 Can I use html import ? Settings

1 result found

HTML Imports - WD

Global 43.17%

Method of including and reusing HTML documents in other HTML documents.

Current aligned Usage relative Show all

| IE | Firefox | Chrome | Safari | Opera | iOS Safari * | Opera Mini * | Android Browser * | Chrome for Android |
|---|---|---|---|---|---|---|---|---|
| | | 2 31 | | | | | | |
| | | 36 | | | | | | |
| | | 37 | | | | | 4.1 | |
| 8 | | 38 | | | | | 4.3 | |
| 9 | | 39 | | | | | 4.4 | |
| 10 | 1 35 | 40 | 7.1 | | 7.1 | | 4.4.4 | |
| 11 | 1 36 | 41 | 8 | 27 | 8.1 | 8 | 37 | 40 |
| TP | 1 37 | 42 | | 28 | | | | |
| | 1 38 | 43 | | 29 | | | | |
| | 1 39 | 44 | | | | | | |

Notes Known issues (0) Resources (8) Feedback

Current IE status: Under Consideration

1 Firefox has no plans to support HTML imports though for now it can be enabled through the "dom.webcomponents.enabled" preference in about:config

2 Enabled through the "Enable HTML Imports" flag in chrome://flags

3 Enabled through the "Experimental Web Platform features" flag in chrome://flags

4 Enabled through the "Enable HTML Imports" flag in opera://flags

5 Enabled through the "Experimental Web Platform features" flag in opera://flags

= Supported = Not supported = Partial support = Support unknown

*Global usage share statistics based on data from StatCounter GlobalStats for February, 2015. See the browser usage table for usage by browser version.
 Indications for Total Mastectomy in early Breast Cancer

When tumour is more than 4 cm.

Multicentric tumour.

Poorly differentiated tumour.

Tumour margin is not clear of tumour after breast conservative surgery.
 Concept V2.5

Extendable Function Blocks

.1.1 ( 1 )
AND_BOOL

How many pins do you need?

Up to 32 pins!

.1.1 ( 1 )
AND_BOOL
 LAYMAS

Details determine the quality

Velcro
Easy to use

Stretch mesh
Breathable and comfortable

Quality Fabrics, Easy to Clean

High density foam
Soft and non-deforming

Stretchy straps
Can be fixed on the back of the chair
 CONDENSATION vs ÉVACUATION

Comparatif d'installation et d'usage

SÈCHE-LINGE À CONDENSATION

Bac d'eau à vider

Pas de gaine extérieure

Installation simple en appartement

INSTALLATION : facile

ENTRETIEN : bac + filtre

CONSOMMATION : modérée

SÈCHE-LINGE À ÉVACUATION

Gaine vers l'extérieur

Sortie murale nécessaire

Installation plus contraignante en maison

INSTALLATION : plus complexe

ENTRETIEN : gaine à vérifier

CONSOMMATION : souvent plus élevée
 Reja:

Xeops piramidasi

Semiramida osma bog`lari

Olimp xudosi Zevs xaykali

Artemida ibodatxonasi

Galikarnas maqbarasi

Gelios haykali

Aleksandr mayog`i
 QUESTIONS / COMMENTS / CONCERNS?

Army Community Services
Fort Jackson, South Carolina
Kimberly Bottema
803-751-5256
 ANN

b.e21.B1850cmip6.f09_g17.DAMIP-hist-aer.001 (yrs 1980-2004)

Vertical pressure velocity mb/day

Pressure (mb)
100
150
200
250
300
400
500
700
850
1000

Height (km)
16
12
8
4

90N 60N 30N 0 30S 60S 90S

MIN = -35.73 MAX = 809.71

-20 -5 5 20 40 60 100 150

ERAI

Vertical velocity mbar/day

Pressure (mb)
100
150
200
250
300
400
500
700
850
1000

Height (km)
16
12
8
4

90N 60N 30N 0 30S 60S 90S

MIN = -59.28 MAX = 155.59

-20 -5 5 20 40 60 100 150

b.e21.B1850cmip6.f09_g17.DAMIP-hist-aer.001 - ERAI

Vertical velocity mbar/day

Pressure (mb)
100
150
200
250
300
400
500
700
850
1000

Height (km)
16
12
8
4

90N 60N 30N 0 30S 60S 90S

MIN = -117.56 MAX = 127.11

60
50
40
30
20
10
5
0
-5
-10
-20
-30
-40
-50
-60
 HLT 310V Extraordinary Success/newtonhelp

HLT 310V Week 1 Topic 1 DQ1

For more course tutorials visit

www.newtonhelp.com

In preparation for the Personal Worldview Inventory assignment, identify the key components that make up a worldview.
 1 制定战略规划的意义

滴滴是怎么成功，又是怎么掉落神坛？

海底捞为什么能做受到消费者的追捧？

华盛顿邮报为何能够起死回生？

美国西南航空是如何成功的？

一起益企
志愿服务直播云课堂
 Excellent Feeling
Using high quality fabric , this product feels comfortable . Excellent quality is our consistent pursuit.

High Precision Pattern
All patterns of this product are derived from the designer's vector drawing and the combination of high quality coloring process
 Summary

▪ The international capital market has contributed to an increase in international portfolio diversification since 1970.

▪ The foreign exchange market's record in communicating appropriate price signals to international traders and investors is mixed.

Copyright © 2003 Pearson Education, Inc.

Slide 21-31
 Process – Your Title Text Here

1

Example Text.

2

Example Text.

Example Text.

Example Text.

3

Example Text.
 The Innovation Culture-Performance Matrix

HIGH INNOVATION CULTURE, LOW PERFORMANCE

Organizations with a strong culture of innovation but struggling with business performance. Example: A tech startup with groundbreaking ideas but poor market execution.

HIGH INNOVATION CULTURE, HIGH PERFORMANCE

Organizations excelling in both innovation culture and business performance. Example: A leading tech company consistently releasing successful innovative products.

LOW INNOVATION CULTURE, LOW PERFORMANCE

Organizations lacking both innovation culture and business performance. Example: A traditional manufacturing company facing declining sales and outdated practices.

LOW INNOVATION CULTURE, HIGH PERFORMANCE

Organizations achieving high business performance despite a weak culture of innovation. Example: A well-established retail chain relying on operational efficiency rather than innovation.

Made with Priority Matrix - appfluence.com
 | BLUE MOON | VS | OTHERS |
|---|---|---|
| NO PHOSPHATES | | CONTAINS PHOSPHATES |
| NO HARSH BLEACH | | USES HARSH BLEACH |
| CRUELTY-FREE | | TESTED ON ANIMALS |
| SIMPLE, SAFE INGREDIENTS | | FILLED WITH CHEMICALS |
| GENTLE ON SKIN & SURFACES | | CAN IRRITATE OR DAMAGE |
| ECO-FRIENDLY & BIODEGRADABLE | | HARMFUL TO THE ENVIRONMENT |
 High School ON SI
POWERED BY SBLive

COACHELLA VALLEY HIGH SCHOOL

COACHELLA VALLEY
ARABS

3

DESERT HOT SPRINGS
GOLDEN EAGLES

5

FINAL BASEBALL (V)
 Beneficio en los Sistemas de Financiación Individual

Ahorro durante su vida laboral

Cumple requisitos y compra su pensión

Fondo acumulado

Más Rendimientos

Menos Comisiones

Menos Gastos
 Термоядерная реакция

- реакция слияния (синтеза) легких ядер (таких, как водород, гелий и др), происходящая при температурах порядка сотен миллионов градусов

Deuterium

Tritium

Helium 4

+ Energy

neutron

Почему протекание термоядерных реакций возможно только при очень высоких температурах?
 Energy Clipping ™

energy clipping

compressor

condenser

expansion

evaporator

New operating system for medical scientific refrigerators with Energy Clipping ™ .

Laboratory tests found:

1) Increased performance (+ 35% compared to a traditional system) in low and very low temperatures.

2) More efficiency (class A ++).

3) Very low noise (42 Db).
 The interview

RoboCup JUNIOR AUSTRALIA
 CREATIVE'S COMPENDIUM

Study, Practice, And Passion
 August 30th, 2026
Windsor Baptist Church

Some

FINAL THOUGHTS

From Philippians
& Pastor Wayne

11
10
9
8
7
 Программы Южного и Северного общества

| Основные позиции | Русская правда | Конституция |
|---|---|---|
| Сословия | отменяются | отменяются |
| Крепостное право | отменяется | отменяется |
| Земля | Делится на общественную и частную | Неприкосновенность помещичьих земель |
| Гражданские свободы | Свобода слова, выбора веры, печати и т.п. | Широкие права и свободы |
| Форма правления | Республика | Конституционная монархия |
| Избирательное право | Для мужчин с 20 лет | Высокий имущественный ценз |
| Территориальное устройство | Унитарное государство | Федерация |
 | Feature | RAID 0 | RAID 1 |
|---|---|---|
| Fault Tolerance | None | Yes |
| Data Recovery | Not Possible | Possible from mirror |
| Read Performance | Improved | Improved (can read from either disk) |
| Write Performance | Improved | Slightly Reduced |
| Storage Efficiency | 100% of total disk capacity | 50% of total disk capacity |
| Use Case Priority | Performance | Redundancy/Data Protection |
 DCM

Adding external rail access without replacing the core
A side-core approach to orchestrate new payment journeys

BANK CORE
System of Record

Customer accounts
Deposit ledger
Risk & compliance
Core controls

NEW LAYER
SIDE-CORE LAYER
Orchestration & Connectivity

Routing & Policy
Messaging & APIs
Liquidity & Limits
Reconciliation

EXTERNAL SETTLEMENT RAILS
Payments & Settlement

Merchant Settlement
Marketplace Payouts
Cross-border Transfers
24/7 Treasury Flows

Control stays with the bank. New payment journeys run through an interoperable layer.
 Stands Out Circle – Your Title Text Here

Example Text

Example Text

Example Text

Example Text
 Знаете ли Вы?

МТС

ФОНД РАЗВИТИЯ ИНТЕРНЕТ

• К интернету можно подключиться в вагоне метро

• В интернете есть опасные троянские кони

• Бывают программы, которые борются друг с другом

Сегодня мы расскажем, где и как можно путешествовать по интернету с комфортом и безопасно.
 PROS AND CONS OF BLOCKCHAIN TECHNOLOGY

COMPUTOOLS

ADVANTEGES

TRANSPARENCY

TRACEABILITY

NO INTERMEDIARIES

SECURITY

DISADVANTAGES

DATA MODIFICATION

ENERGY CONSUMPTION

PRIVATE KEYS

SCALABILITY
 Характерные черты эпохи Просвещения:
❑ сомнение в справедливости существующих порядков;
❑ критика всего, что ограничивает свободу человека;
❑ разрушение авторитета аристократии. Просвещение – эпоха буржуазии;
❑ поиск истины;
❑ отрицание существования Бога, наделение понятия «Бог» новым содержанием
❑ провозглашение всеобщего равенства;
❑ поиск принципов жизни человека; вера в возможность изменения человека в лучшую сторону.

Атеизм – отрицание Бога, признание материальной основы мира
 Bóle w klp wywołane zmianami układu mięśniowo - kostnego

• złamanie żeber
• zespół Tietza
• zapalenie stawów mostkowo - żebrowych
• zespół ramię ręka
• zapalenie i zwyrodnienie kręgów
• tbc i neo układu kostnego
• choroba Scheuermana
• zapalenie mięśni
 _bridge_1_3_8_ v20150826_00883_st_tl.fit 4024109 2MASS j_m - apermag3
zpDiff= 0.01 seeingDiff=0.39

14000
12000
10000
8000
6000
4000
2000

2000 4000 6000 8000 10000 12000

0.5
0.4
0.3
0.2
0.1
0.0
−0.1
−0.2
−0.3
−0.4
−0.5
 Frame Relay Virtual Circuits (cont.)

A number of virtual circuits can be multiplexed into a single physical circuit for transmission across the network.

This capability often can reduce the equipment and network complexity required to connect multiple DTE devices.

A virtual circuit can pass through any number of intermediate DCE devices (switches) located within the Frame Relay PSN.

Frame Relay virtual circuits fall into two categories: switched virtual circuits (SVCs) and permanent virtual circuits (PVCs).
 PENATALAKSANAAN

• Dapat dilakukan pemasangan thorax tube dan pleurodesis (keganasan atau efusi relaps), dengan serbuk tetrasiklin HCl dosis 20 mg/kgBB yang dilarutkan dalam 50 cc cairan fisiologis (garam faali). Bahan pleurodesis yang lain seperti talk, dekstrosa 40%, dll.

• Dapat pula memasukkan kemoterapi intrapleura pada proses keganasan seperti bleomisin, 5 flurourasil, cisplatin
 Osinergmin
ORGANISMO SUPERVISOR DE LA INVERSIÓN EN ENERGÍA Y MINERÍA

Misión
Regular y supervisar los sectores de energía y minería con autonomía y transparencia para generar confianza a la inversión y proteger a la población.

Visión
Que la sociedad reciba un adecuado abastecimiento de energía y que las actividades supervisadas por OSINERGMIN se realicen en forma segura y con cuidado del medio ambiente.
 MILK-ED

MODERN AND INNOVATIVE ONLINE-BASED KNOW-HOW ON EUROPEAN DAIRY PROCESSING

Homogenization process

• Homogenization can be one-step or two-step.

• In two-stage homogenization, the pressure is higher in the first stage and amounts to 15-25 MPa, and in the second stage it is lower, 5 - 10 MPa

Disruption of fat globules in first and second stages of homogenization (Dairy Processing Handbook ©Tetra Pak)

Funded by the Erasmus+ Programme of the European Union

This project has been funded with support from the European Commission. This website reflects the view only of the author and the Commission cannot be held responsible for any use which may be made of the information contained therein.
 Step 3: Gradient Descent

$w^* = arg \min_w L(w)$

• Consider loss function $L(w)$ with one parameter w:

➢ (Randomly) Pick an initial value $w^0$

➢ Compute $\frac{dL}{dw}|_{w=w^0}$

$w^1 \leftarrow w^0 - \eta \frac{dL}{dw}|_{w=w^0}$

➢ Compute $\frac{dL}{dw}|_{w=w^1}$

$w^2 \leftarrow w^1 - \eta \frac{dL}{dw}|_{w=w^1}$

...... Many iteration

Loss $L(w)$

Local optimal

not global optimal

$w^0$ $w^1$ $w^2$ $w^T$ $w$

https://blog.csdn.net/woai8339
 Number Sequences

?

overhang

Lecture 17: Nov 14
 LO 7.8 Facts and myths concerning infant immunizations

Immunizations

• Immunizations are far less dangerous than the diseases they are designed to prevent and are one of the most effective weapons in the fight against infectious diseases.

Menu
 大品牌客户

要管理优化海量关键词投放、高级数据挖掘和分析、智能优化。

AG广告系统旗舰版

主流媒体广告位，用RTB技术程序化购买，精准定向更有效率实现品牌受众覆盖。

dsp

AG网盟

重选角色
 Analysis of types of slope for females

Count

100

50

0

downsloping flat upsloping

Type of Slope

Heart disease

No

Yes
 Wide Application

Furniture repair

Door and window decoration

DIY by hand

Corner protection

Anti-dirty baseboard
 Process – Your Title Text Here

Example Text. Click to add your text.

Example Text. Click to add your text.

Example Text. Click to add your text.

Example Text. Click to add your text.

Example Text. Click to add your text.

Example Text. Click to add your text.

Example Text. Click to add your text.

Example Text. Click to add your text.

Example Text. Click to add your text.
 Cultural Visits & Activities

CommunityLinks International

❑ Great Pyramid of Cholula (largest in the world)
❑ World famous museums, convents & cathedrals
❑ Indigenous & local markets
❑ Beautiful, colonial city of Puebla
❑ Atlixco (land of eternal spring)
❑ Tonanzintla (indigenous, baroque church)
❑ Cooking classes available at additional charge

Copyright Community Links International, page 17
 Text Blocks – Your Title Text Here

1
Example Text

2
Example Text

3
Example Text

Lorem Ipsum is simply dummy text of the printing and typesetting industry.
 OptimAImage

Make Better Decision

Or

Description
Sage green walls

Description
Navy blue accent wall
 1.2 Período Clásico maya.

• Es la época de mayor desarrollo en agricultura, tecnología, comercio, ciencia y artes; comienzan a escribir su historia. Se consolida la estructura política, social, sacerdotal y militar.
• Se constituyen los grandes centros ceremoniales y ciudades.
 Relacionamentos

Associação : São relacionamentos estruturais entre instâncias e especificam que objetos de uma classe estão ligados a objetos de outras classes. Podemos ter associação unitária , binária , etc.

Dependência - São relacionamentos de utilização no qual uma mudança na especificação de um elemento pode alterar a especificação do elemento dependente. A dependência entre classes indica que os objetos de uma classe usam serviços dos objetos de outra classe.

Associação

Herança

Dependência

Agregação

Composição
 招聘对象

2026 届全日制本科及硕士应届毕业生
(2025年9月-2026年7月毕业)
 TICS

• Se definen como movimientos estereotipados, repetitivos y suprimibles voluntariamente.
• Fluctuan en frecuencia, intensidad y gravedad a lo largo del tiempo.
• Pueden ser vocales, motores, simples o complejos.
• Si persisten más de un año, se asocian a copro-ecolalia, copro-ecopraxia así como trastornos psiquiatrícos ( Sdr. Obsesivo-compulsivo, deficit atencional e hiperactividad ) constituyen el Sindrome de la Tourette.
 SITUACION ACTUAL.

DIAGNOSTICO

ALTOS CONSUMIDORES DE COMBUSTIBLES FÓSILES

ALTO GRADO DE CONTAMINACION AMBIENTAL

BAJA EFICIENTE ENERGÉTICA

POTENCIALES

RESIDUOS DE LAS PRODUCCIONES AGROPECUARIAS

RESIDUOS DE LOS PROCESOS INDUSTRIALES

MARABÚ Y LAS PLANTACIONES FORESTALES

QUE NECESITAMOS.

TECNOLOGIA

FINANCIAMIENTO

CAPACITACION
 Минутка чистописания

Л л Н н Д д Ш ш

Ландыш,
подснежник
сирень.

========

Problem requirements =>
Return only the lines between the one holding "This capability often" and the one holding "A virtual circuit", inclusive, exactly as they appear above.

Task output =>
This capability often can reduce the equipment and network complexity required to connect multiple DTE devices.

A virtual circuit can pass through any number of intermediate DCE devices (switches) located within the Frame Relay PSN.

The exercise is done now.